Доля мобилизованных в России была наименьшей – всего лишь 39% от всех мужчин в возрасте 15-49 лет, тогда как в Германии – 81%, в Австро-Венгрии – 74, во Франции – 79, Англии – 50, Италии – 72. При этом на каждую тысячу мобилизованных у России приходилось убитых и умерших 115, тогда как у Германии – 154, Австрии – 122, Франции – 168, Англии – 125 и т.д.), на каждую тысячу мужчин в возрасте 15-49 лет Россия потеряла 45 чел., Германия – 125, Австрия – 90, Франция – 133, Англия – 62; наконец, на каждую тысячу всех жителей Россия потеряла 11 чел., Германия – 31, Австрия – 18, Франция – 34, Англия – 16. Добавим еще, что едва ли не единственная из воевавших стран, Россия не испытывала никаких проблем с продовольствием. Германский «военный хлеб» образца 1917 г. в России и присниться бы никому не мог. При таких условиях разговоры о стихийном «недовольстве народа» тяготами войны выглядят по меньшей мере странно: в любой другой стране они ощущались больше, а население России не самое избалованное в Европе.

Значение фактора войны состояло в том, что вместо малой войны за далекой восточной окраиной наличествовал реальный фронт, требующий полного напряжения сил, который нельзя было бросить. Но если военный фактор – вопрос момента, то неготовность и неспособность власти противостоять рев.движению носила для конца Х1Х – начала ХХ вв. «вневременной» характер. В этом отношении повторилось все то, что имело место двенадцатью годами раньше. Дело даже не в «полицейской недостаточности» (хотя это важный фактор; при определенной степени самозащиты режима «революционное движение» вовсе невозможно, но тогда таких режимов в Европе вообще не было), а в том, что сама эта недостаточность была результатом более глубокой причины.

Обычен взгляд, ставящий революцию в вину «интеллигенции», которая-де «разложила народ», или даже всему образованному слою. Я его не разделяю. Ну пусть даже «интеллигенция» в тогдашнем значении термина. В «Вехах» справедливо отмечалось, что «интеллигент» - плохой учитель, плохой инженер и т.д. Но в России было много хороших учителей, инженеров и др. (гораздо больше, чем плохих), которые никого не разлагали, а делали свое дело. Образованный слой – это сотни тысяч «молчаливых» чиновников, офицеров, инженеров, врачей и т.д., среди которых хоть 500, хоть 1000 «крикливых» публицистов – капля в море.

В конечном счете роль сыграл «либерализм» не интеллигенции, а – самой власти. И этот «либерализм» лишь в некоторой степени был порожден атмосферой, создаваемой «либерализмом интеллигенции», а в большей – ее собственными неадекватными представлениями и о «народе», и, главное, о тех, с кем ей (власти) пришлось иметь дело.

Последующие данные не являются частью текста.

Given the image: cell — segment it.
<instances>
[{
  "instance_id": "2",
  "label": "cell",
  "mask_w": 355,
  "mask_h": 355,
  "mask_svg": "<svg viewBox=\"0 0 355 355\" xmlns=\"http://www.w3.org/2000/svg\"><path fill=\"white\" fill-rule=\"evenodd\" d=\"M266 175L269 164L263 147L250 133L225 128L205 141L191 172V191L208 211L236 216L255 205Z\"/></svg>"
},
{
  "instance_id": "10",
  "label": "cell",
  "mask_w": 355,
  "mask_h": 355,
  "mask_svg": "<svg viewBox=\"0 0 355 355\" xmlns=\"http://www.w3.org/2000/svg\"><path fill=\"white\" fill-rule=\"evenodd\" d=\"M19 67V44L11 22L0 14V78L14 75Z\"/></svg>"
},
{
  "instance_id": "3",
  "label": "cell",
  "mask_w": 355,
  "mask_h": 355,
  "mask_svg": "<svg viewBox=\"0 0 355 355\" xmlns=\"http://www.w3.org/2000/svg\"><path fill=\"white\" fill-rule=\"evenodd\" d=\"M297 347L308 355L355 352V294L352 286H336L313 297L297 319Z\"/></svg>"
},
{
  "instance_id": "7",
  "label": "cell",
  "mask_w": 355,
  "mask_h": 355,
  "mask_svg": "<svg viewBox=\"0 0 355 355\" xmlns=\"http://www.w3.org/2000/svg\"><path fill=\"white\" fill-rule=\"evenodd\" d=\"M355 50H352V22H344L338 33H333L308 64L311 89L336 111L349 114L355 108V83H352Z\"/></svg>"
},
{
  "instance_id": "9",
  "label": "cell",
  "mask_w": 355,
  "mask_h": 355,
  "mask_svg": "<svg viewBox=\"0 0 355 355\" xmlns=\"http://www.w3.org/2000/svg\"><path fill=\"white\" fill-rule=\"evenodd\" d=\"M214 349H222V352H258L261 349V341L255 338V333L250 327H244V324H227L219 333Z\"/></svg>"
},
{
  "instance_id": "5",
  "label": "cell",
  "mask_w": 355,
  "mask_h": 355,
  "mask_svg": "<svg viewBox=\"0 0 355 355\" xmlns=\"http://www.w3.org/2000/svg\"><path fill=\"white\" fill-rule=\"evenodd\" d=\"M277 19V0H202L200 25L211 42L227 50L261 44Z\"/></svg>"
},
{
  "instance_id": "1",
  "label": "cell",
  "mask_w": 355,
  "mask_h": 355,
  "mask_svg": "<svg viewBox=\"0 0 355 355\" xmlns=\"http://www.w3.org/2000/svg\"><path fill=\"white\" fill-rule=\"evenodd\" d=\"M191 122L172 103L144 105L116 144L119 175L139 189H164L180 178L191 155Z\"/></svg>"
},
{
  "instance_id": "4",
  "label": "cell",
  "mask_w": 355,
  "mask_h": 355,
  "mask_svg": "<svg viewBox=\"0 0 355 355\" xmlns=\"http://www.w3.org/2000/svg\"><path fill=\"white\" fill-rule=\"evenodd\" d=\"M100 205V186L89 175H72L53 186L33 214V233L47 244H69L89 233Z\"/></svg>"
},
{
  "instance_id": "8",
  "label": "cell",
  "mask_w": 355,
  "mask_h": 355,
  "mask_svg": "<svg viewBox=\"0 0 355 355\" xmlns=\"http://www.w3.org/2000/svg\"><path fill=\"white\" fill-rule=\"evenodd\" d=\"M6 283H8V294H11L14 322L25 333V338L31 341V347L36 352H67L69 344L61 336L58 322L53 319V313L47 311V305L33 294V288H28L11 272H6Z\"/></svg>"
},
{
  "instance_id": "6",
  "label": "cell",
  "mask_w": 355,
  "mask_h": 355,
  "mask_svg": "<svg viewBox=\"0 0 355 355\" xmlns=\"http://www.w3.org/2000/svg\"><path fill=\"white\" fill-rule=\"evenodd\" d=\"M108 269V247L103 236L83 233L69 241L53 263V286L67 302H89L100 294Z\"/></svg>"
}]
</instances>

Мне приходилось уже писать, что «старый порядок» к концу Х1Х в. везде в Европе столкнулся с принципиально новыми явлениями, против которых у него не было противоядия, с которыми он не умел и не мог бороться, потому что средства борьбы были ему незнакомы, непривычны, и он ими не располагал. Это как с саблей против танка.


Конечно, в России крушение «старого порядка» произошло заметно позже (собственно в более широком плане вопрос надо ставить - не почему он рухнул, а почему он здесь рухнул, как-никак, последним), потому шанс осознать, что происходит, и что надо делать, у него был, но он им не сумел воспользоваться, полагаясь на привычные представления о мире и о себе.